Alle vissoorten, mist niet heel
dik, zijn geschikt om te bakken in de koekenpan. De vleessoorten die geschikt zijn om te bakken in een koekenpan, met daarbij de bereidingstijd, zie je hieronder bij 'Hoe lang moet ik vlees bakken?'.
- Neem een koekenpan en laat deze warm
worden. Met een paar druppels water kun je de temperatuur van de pan
controleren. Je zit goed als de waterdruppels in de pan opspringen en snel
verdampen.
- Verhit
in de koekenpan per persoon één eetlepel olie, vloeibare margarine of een vloeibaar
bak- en braadproduct.
- Leg
het vlees of de vis in de pan. Beweeg het tijdens het bakken af
en toe heen en weer om aanbakken te voorkomen. Als het lijkt aan te branden, zet de
warmtebron dan wat lager.
- Keer
het vlees of de vis om als het mooi goudgeel is geworden en bak de andere
kant.

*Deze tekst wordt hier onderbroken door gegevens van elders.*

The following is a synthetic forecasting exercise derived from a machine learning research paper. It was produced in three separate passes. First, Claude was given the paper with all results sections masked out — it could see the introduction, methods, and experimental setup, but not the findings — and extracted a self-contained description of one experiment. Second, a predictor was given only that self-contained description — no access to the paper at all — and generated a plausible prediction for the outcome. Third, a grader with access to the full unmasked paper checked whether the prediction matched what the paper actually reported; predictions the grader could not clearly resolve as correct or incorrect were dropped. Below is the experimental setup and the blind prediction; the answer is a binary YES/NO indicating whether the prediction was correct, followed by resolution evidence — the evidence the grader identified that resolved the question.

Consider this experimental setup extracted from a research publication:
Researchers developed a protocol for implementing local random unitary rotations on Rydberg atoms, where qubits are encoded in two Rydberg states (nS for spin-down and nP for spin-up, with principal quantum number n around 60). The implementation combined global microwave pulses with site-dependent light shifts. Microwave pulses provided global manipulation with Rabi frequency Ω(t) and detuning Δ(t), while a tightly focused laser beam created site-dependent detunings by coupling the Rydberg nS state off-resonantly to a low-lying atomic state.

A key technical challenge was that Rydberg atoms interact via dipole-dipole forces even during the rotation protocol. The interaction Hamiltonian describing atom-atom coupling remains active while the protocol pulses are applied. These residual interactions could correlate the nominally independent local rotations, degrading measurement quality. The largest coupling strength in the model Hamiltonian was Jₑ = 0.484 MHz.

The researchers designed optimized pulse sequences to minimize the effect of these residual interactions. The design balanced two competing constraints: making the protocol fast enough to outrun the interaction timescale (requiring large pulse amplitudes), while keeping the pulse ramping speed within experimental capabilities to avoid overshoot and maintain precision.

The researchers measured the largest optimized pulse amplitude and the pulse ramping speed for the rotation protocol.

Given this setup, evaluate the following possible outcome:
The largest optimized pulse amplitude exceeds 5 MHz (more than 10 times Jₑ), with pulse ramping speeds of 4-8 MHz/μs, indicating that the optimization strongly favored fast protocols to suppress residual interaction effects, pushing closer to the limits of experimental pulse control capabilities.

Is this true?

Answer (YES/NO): NO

Prik niet met een vork in vlees of vis, maar gebruik een tang of spatel
voor het keren.
- Bak het vlees of de vis gaar en haal uit de pan. Laat het vlees of de vis niet te donker worden. Zie je zwarte randjes of korstjes?
Snijd die weg. In verbrande producten zitten namelijk schadelijke stoffen: acrylamide en PAK’s.